I realize that sounds really shitty to say, but its like….you want to talk about taking some resonsibility for things? Ive got enough things going on upstairs during a situation like that without trying to set it all aside and look at things through her eyes, which seems like it might be impossible given how much of the female experiance seems to be based around (rightly so) things that i cant ever understand. I NEED her to help me out and do what she wants to do, and speak up when something is going on that she DOESNT want to do. I need all the women to do that.
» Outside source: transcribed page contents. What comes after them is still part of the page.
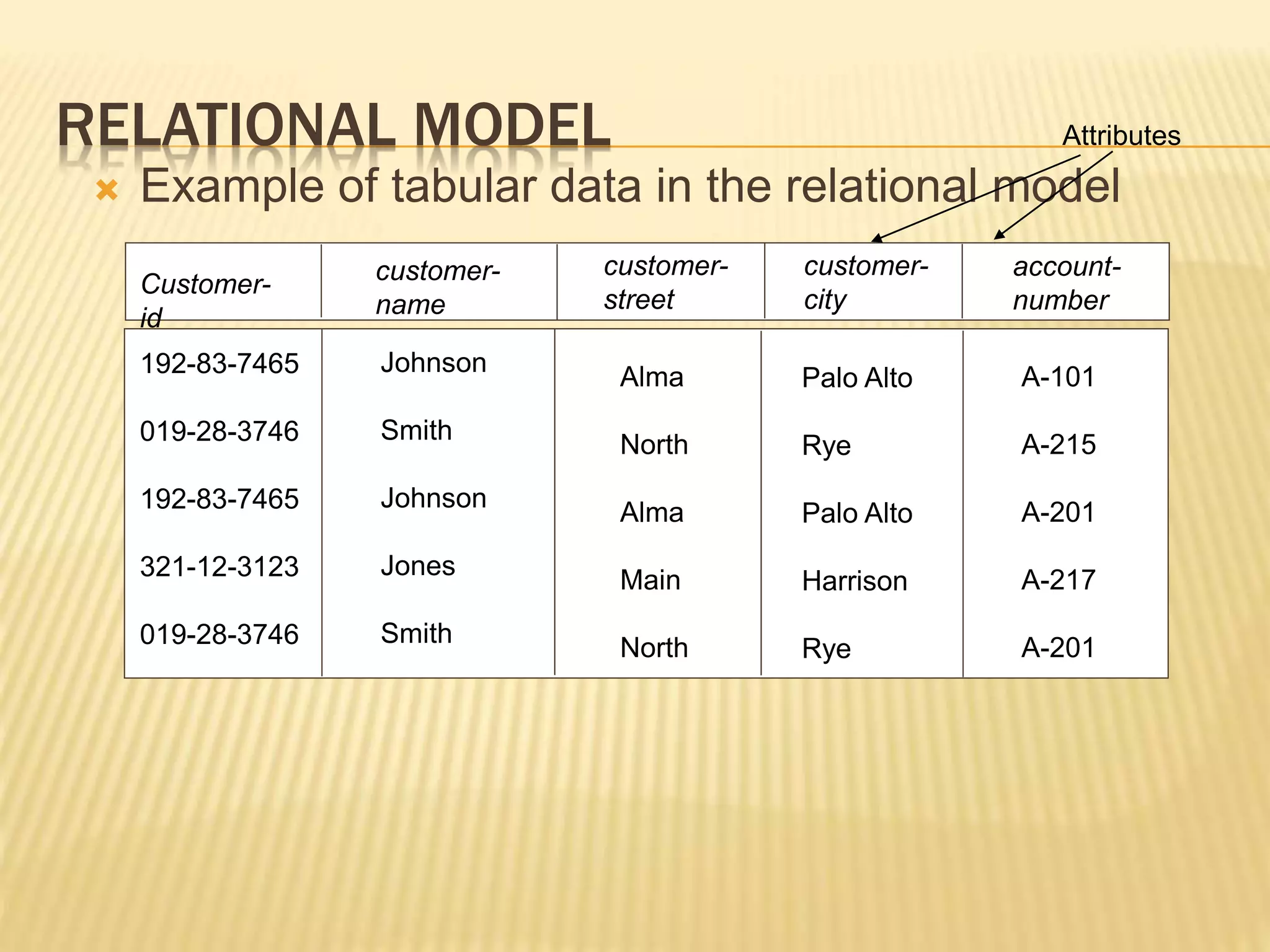 RELATIONAL MODEL

Attributes

Example of tabular data in the relational model

| Customer-id | customer-name | customer-street | customer-city | account-number |
|---|---|---|---|---|
| 192-83-7465 | Johnson | Alma | Palo Alto | A-101 |
| 019-28-3746 | Smith | North | Rye | A-215 |
| 192-83-7465 | Johnson | Alma | Palo Alto | A-201 |
| 321-12-3123 | Jones | Main | Harrison | A-217 |
| 019-28-3746 | Smith | North | Rye | A-201 |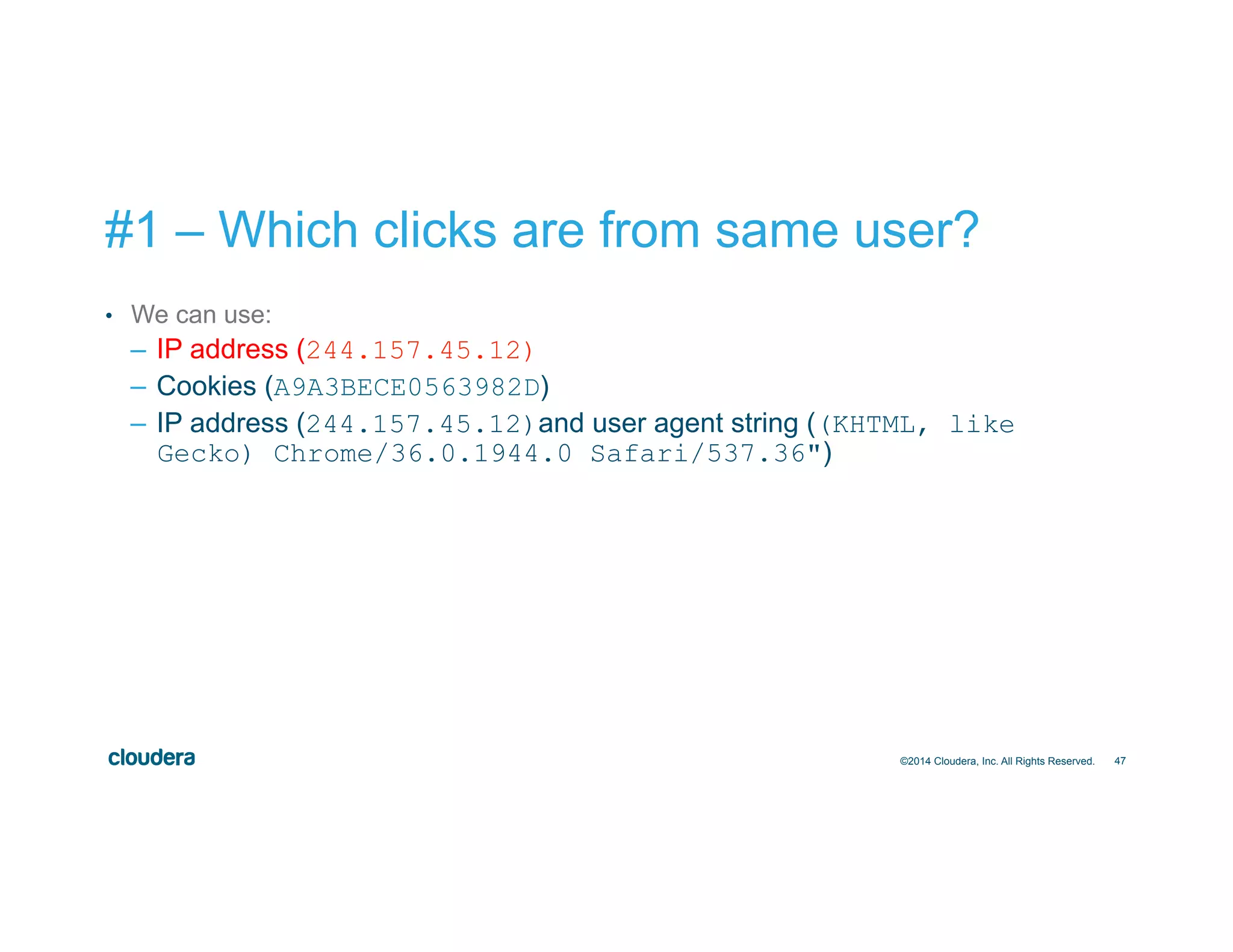 #1 – Which clicks are from same user?

• We can use:
  – IP address (244.157.45.12)
  – Cookies (A9A3BECE0563982D)
  – IP address (244.157.45.12) and user agent string ((KHTML, like Gecko) Chrome/36.0.1944.0 Safari/537.36")

cloudera

©2014 Cloudera, Inc. All Rights Reserved. 47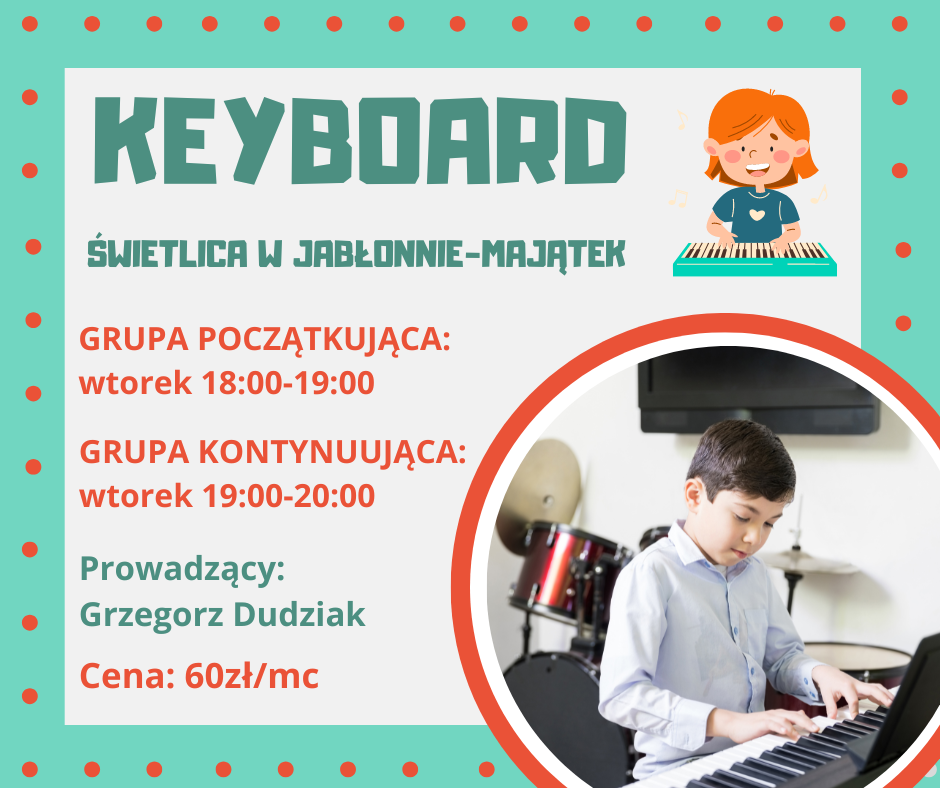 KEYBOARD

ŚWIETLICA W JABŁONNIE-MAJĄTEK

GRUPA POCZĄTKUJĄCA:
wtorek 18:00-19:00

GRUPA KONTYNUUJĄCA:
wtorek 19:00-20:00

Prowadzący:
Grzegorz Dudziak

Cena: 60zł/mc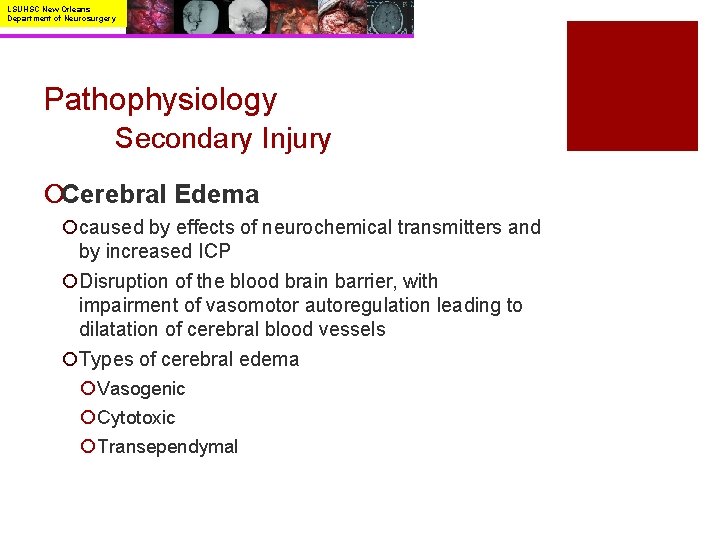 LSUHSC New Orleans
Department of Neurosurgery

Pathophysiology
Secondary Injury

Cerebral Edema

caused by effects of neurochemical transmitters and by increased ICP

Disruption of the blood brain barrier, with impairment of vasomotor autoregulation leading to dilatation of cerebral blood vessels

Types of cerebral edema

Vasogenic

Cytotoxic

Transependymal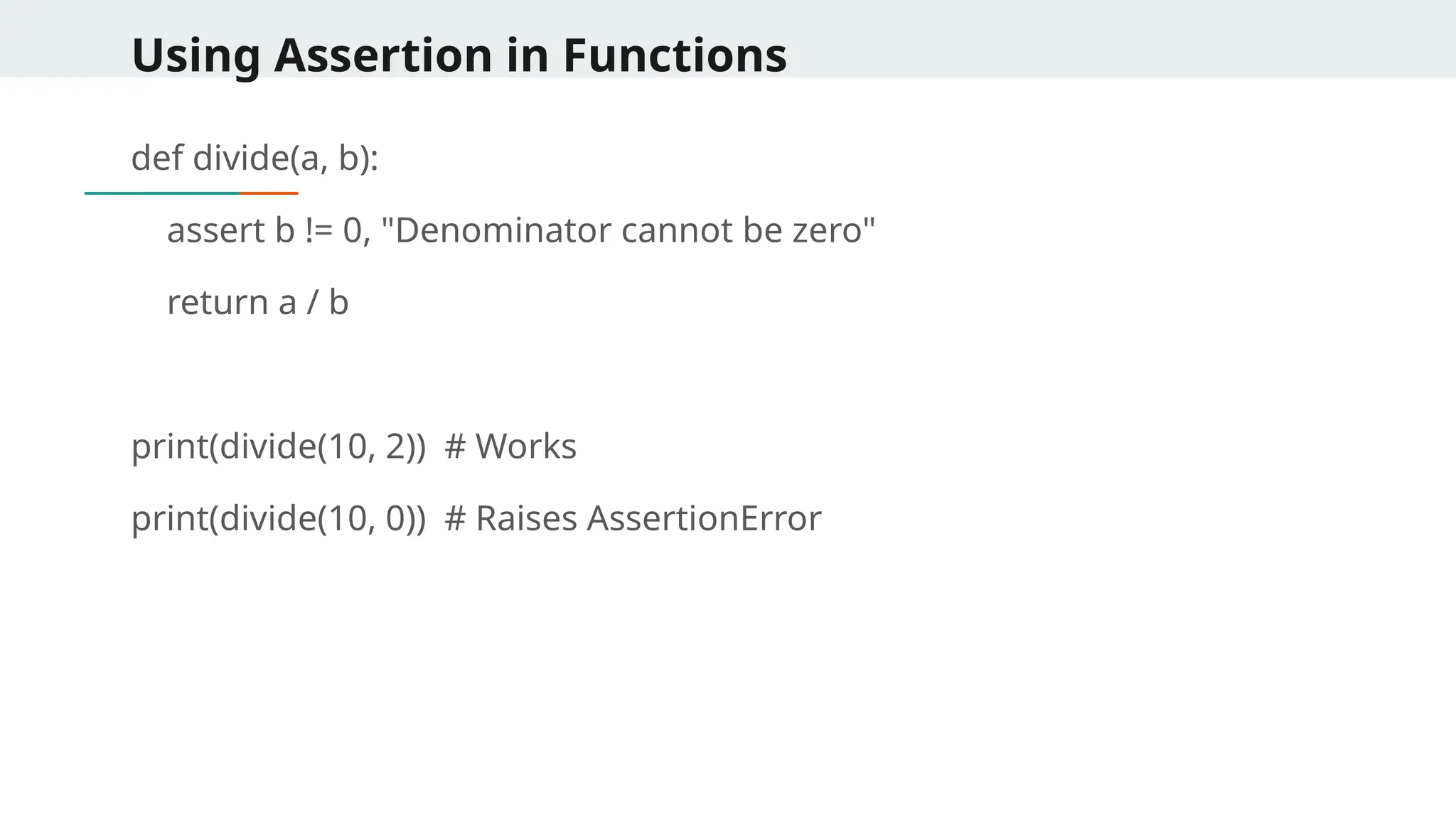 Using Assertion in Functions

def divide(a, b):

    assert b != 0, "Denominator cannot be zero"

    return a / b

print(divide(10, 2))  # Works

print(divide(10, 0))  # Raises AssertionError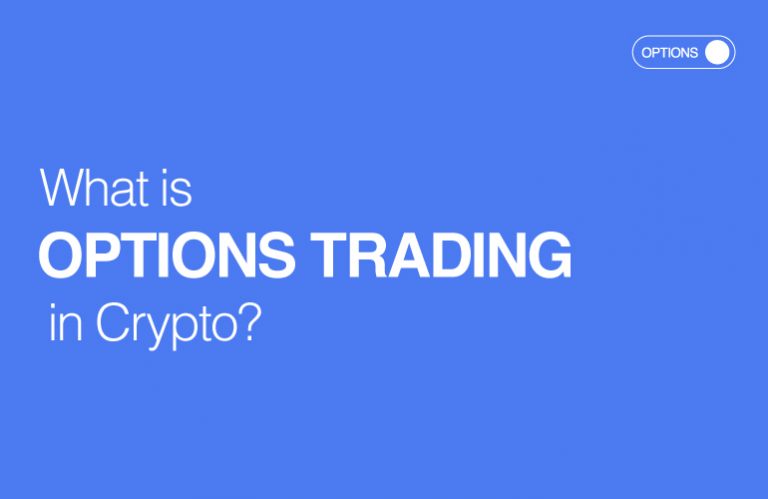 OPTIONS

What is
OPTIONS TRADING
in Crypto?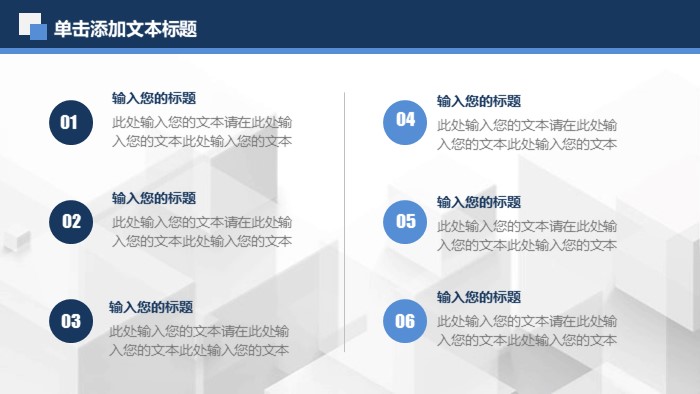 单击添加文本标题

01
输入您的标题
此处输入您的文本请在此处输入您的文本此处输入您的文本

02
输入您的标题
此处输入您的文本请在此处输入您的文本此处输入您的文本

03
输入您的标题
此处输入您的文本请在此处输入您的文本此处输入您的文本

04
输入您的标题
此处输入您的文本请在此处输入您的文本此处输入您的文本

05
输入您的标题
此处输入您的文本请在此处输入您的文本此处输入您的文本

06
输入您的标题
此处输入您的文本请在此处输入您的文本此处输入您的文本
Without that….i dont see how females are taking any control of thier destiny in a situation like that.
This comment was written by David P..Report this comment to the moderators
February 22nd, 2005 at 2:47 pm
“Unless she comes to me with a video tape or something right off the bat, i cant know that it had actually happened”?
What do you do when a friend reports having been the victim of some other crime - mugging, burglary, car theft, etc? Do you require video tape evidence before believing her? And if not, then why the difference?
Comment by Sheena … 2/22/2005 @ 2:34 pm
If my friend lori says that my friend jason stole her car, id probably take the same course of action. The special factor here is that its friend vs. friend.
Friend vs. random person, i have no special interest, nor probably any ability, to pursue the truth myself. If a friend rapes my friend, i dont want to know them. If a stranger rapes my friend…well, i dont know them so theres not much that i can really do to affect things one way or another. thats what the police are for.
In any case, be it friend vs friend or stranger vs friend, that doesnt stop me from providing some default support, a ride to the police station, a ride to the hopsital, listen to what happened, etc. I take the questiont o mean, what do i do personally when something like that happens to someone i know. Obviously if the accused is someone i know, steps must be taken if the accusation is true to rid myself of that person’s presence in my life. If i dont know them…my own required actions are somewhat lessened.